> **Problema da risolvere**
Riscrivi le voci seguenti sostituendo ovunque "closest" con "nearest" e lasciando invariato tutto il resto.

(Voci)
----------------------------------------

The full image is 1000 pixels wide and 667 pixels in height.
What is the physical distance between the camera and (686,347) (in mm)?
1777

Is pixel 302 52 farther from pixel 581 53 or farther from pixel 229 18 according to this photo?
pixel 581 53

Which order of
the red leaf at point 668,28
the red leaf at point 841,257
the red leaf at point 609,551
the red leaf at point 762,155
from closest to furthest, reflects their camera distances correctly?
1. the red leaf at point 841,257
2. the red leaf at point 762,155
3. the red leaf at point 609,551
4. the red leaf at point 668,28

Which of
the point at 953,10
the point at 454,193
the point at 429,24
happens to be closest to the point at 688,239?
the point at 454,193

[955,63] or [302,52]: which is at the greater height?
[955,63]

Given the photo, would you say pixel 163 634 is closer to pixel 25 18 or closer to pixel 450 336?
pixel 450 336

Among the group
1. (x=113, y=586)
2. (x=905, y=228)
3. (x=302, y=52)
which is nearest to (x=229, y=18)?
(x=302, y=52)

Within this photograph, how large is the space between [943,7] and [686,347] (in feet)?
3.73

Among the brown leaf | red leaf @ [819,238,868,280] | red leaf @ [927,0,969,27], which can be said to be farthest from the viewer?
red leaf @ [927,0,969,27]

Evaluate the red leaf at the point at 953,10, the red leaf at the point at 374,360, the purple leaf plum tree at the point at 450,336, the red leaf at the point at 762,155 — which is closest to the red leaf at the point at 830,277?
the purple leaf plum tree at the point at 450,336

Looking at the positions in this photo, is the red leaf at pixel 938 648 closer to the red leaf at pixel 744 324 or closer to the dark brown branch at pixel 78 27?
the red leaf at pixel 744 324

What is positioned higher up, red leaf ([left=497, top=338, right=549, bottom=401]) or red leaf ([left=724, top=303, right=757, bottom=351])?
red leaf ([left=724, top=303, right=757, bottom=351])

----------------------------------------

> **Risposta attesa**
The full image is 1000 pixels wide and 667 pixels in height.
What is the physical distance between the camera and (686,347) (in mm)?
1777

Is pixel 302 52 farther from pixel 581 53 or farther from pixel 229 18 according to this photo?
pixel 581 53

Which order of
the red leaf at point 668,28
the red leaf at point 841,257
the red leaf at point 609,551
the red leaf at point 762,155
from nearest to furthest, reflects their camera distances correctly?
1. the red leaf at point 841,257
2. the red leaf at point 762,155
3. the red leaf at point 609,551
4. the red leaf at point 668,28

Which of
the point at 953,10
the point at 454,193
the point at 429,24
happens to be nearest to the point at 688,239?
the point at 454,193

[955,63] or [302,52]: which is at the greater height?
[955,63]

Given the photo, would you say pixel 163 634 is closer to pixel 25 18 or closer to pixel 450 336?
pixel 450 336

Among the group
1. (x=113, y=586)
2. (x=905, y=228)
3. (x=302, y=52)
which is nearest to (x=229, y=18)?
(x=302, y=52)

Within this photograph, how large is the space between [943,7] and [686,347] (in feet)?
3.73

Among the brown leaf | red leaf @ [819,238,868,280] | red leaf @ [927,0,969,27], which can be said to be farthest from the viewer?
red leaf @ [927,0,969,27]

Evaluate the red leaf at the point at 953,10, the red leaf at the point at 374,360, the purple leaf plum tree at the point at 450,336, the red leaf at the point at 762,155 — which is nearest to the red leaf at the point at 830,277?
the purple leaf plum tree at the point at 450,336

Looking at the positions in this photo, is the red leaf at pixel 938 648 closer to the red leaf at pixel 744 324 or closer to the dark brown branch at pixel 78 27?
the red leaf at pixel 744 324

What is positioned higher up, red leaf ([left=497, top=338, right=549, bottom=401]) or red leaf ([left=724, top=303, right=757, bottom=351])?
red leaf ([left=724, top=303, right=757, bottom=351])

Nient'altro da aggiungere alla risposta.